Source:

# Word embeddings

## An alternative approach
Can we define words by the company they keep?  
"If A and B have almost the identical environments we can say that they are synonyms" (Zelig Harris, 1954)

## Vector representations
One-hot encodings are long and sparse  
Alternative: **dense vectors**  
short (length 50-1000) + dense (most elements are non-zero)
### Benefits
1. Easier to use in ML  
2. Offer better generalization capabilities

## 1. Train your own embeddings
Instead of counting terms, we train a classifier on a prediction task: 'does A occur near B'?  
The learned classifier weights become our embeddings   
We can create our own word embeddings using gensim (an open-source library for unsupervised topic modeling and NLP)  
and train it on the Brown corpus  

In [None]:
# set up libraries & data
import gensim
from nltk.corpus import brown

In [None]:
# train the model
brown_model = gensim.models.Word2Vec(brown.sents())

In [None]:
# with write permisisons you could save a copy for later re-use
# brown_model.save('brown.embedding')
# then load models on demand
# brown_model = gensim.models.Word2Vec.load('brown.embedding')

In [None]:
# how many words?
len(brown_model.wv.key_to_index)

In [None]:
# how many dimensions?
brown_model.wv['university']

In [None]:
# calculate similarity between terms
brown_model.wv.similarity('university','school')

In [None]:
# find similar terms
brown_model.wv.most_similar('university', topn=5)

In [None]:
brown_model.wv.most_similar('lemon', topn=5)

In [None]:
brown_model.wv.most_similar('government', topn=5)

## 2. Use pre-trained embeddings
We can load pre-built embeddings, e.g. a sample from a model trained on 100 billion words from the Google News Dataset

In [None]:
import nltk
nltk.download('word2vec_sample')

In [None]:
# load a pre-build model
from nltk.data import find
word2vec_sample = str(find('models/word2vec_sample/pruned.word2vec.txt'))

What you will do: Please transcribe the whole word embeddings notebook above, leaving every character as it is. The lines that come next have no connection to the word embeddings notebook.

Data lines:
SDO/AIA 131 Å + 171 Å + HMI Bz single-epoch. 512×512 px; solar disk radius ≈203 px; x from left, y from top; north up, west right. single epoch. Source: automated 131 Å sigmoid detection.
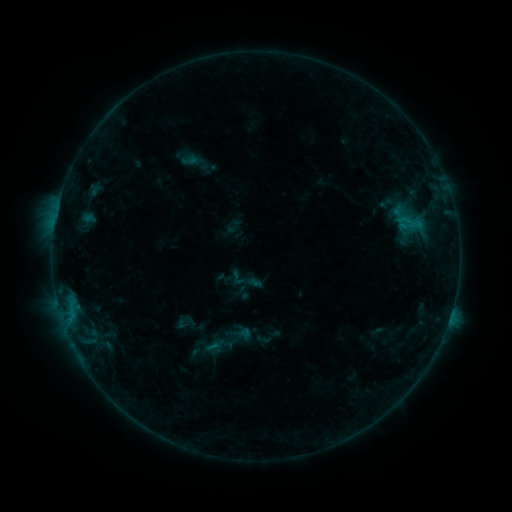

Task output:
# Word embeddings

## An alternative approach
Can we define words by the company they keep?  
"If A and B have almost the identical environments we can say that they are synonyms" (Zelig Harris, 1954)

## Vector representations
One-hot encodings are long and sparse  
Alternative: **dense vectors**  
short (length 50-1000) + dense (most elements are non-zero)
### Benefits
1. Easier to use in ML  
2. Offer better generalization capabilities

## 1. Train your own embeddings
Instead of counting terms, we train a classifier on a prediction task: 'does A occur near B'?  
The learned classifier weights become our embeddings   
We can create our own word embeddings using gensim (an open-source library for unsupervised topic modeling and NLP)  
and train it on the Brown corpus  

In [None]:
# set up libraries & data
import gensim
from nltk.corpus import brown

In [None]:
# train the model
brown_model = gensim.models.Word2Vec(brown.sents())

In [None]:
# with write permisisons you could save a copy for later re-use
# brown_model.save('brown.embedding')
# then load models on demand
# brown_model = gensim.models.Word2Vec.load('brown.embedding')

In [None]:
# how many words?
len(brown_model.wv.key_to_index)

In [None]:
# how many dimensions?
brown_model.wv['university']

In [None]:
# calculate similarity between terms
brown_model.wv.similarity('university','school')

In [None]:
# find similar terms
brown_model.wv.most_similar('university', topn=5)

In [None]:
brown_model.wv.most_similar('lemon', topn=5)

In [None]:
brown_model.wv.most_similar('government', topn=5)

## 2. Use pre-trained embeddings
We can load pre-built embeddings, e.g. a sample from a model trained on 100 billion words from the Google News Dataset

In [None]:
import nltk
nltk.download('word2vec_sample')

In [None]:
# load a pre-build model
from nltk.data import find
word2vec_sample = str(find('models/word2vec_sample/pruned.word2vec.txt'))